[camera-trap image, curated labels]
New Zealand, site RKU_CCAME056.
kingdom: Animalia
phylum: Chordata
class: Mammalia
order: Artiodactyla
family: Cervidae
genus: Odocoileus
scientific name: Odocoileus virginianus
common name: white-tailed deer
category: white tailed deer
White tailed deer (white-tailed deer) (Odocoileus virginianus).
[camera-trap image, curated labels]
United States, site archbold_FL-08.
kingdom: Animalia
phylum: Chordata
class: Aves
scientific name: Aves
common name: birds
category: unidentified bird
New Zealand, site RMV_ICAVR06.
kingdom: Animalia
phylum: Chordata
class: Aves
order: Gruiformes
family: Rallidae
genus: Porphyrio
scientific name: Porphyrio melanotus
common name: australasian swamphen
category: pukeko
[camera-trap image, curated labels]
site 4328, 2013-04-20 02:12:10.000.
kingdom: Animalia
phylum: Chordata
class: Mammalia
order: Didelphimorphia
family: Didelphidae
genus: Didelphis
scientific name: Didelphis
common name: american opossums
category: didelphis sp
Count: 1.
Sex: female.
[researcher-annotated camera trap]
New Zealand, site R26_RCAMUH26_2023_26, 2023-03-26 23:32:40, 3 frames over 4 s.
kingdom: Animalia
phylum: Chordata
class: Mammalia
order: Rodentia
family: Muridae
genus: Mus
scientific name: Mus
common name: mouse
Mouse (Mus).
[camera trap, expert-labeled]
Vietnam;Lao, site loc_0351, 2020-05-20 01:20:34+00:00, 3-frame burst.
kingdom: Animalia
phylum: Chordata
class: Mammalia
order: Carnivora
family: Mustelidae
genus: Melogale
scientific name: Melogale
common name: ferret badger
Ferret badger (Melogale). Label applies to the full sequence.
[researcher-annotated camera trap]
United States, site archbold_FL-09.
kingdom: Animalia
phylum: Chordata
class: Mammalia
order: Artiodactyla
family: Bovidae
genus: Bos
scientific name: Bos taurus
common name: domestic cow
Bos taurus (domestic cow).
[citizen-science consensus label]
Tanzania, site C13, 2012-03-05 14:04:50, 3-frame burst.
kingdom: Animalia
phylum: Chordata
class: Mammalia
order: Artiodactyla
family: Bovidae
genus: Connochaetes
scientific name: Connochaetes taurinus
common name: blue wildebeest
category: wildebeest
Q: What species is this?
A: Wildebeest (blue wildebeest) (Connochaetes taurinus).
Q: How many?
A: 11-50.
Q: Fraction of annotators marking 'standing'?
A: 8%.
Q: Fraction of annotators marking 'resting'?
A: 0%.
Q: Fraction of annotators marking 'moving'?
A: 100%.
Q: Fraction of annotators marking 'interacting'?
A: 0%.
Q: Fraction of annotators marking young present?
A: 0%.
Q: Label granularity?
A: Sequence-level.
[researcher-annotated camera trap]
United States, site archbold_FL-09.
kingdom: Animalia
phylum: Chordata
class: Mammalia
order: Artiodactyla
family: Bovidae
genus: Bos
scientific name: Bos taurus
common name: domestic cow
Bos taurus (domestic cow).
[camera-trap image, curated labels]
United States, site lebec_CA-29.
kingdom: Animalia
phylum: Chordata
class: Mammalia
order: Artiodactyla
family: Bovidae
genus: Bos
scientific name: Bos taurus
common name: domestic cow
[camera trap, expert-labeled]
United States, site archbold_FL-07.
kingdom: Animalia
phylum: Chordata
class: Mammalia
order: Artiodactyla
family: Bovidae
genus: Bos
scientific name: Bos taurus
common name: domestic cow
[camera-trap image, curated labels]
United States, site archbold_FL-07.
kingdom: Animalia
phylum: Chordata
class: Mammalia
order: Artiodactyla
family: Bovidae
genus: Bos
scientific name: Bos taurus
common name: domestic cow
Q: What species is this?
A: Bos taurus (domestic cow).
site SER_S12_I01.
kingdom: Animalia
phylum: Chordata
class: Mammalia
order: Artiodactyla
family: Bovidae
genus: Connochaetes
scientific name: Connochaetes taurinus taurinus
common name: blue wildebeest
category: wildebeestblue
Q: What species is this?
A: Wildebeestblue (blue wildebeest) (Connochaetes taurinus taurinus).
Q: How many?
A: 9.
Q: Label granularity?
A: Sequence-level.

PROBLEM STATEMENT → Give again, unchanged, the lines running from the top of the material above through the line that has "family: Muridae", and nothing more.

ANSWER →
[camera-trap image, curated labels]
New Zealand, site RKU_CCAME056.
kingdom: Animalia
phylum: Chordata
class: Mammalia
order: Artiodactyla
family: Cervidae
genus: Odocoileus
scientific name: Odocoileus virginianus
common name: white-tailed deer
category: white tailed deer
White tailed deer (white-tailed deer) (Odocoileus virginianus).
[camera-trap image, curated labels]
United States, site archbold_FL-08.
kingdom: Animalia
phylum: Chordata
class: Aves
scientific name: Aves
common name: birds
category: unidentified bird
New Zealand, site RMV_ICAVR06.
kingdom: Animalia
phylum: Chordata
class: Aves
order: Gruiformes
family: Rallidae
genus: Porphyrio
scientific name: Porphyrio melanotus
common name: australasian swamphen
category: pukeko
[camera-trap image, curated labels]
site 4328, 2013-04-20 02:12:10.000.
kingdom: Animalia
phylum: Chordata
class: Mammalia
order: Didelphimorphia
family: Didelphidae
genus: Didelphis
scientific name: Didelphis
common name: american opossums
category: didelphis sp
Count: 1.
Sex: female.
[researcher-annotated camera trap]
New Zealand, site R26_RCAMUH26_2023_26, 2023-03-26 23:32:40, 3 frames over 4 s.
kingdom: Animalia
phylum: Chordata
class: Mammalia
order: Rodentia
family: Muridae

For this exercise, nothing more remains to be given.